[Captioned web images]
^^^^
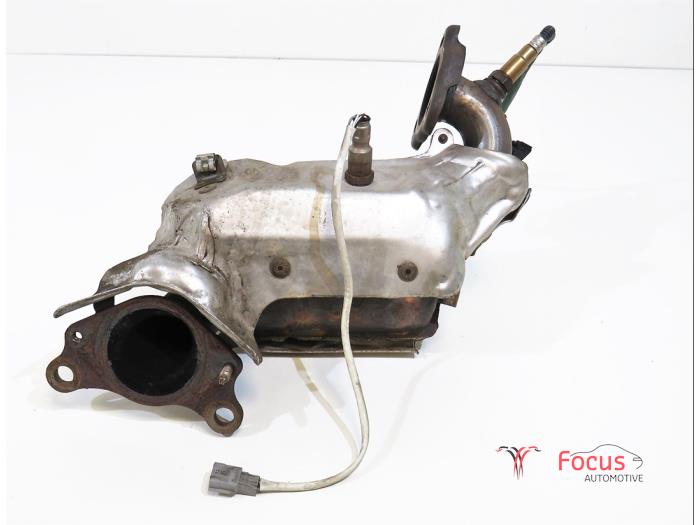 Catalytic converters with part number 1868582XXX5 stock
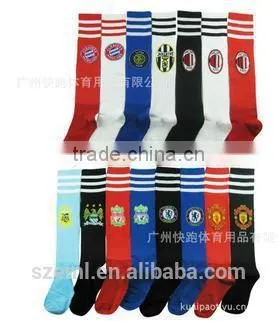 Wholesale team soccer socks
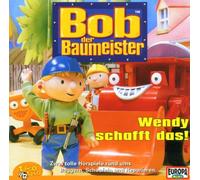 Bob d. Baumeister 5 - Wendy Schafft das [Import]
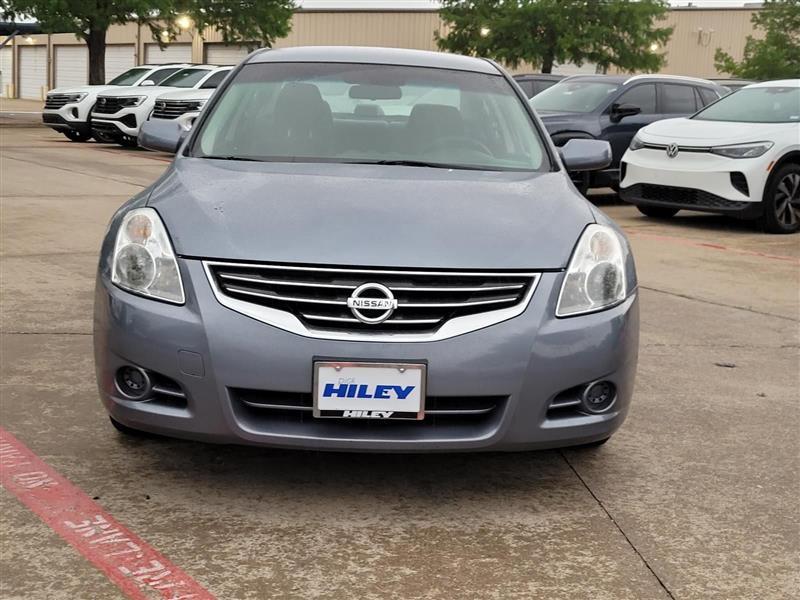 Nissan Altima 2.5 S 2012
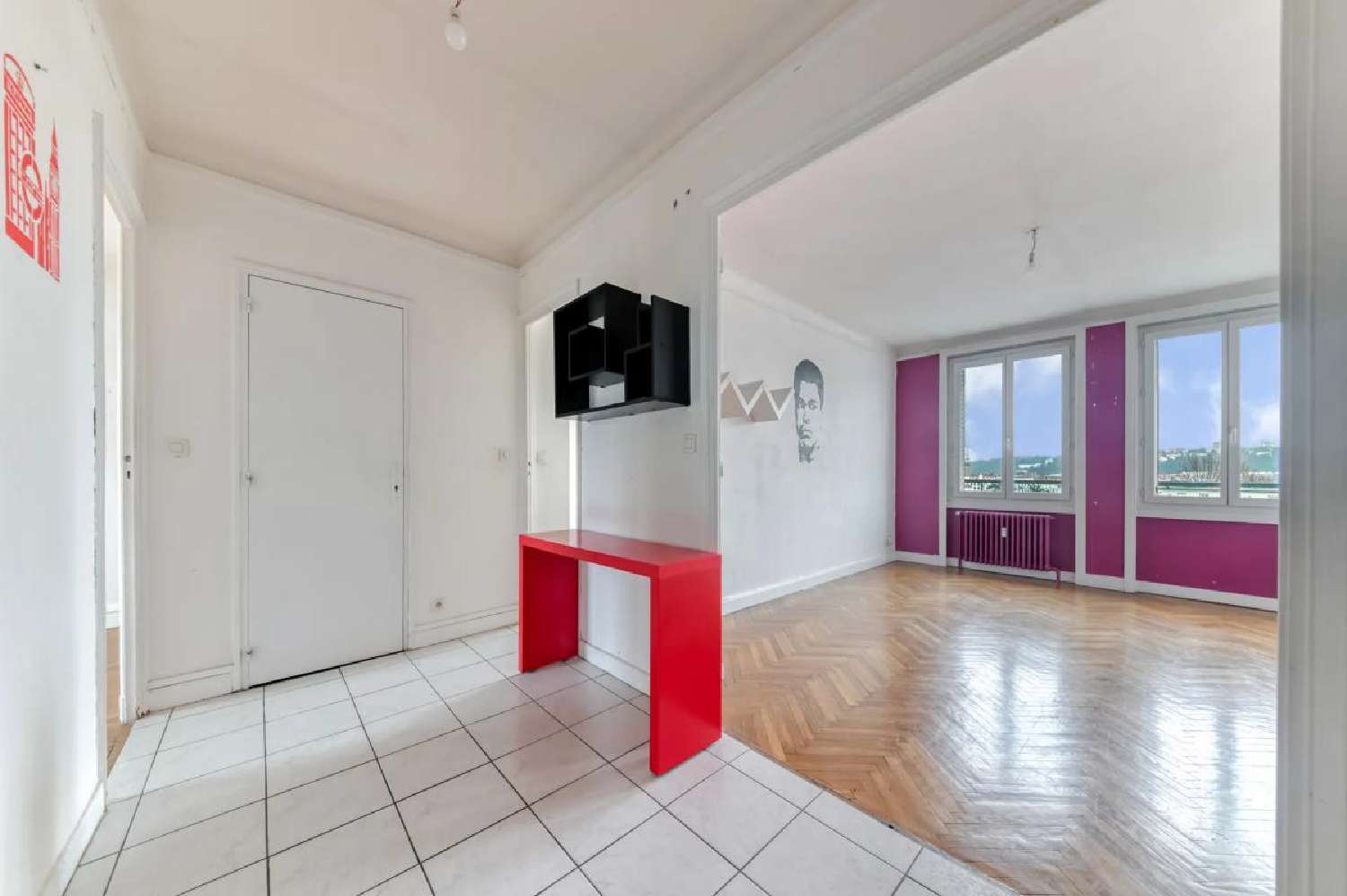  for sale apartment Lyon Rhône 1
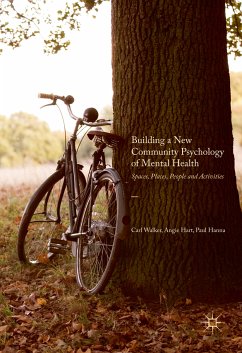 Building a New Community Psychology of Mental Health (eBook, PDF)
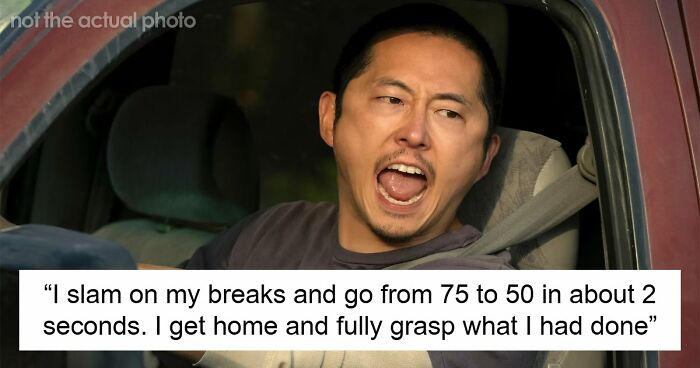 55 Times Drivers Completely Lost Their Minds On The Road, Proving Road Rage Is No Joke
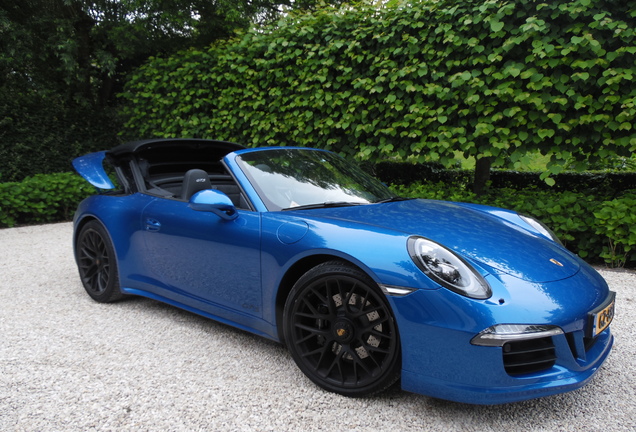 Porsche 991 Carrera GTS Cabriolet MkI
^^^^
__YOUR GOAL__. Duplicate everything from the start of the material down through the line containing "Building a New", leaving out the pictures.

__EXPECTED OUTPUT__.
 Catalytic converters with part number 1868582XXX5 stock
 Wholesale team soccer socks
 Bob d. Baumeister 5 - Wendy Schafft das [Import]
 Nissan Altima 2.5 S 2012
  for sale apartment Lyon Rhône 1
 Building a New Community Psychology of Mental Health (eBook, PDF)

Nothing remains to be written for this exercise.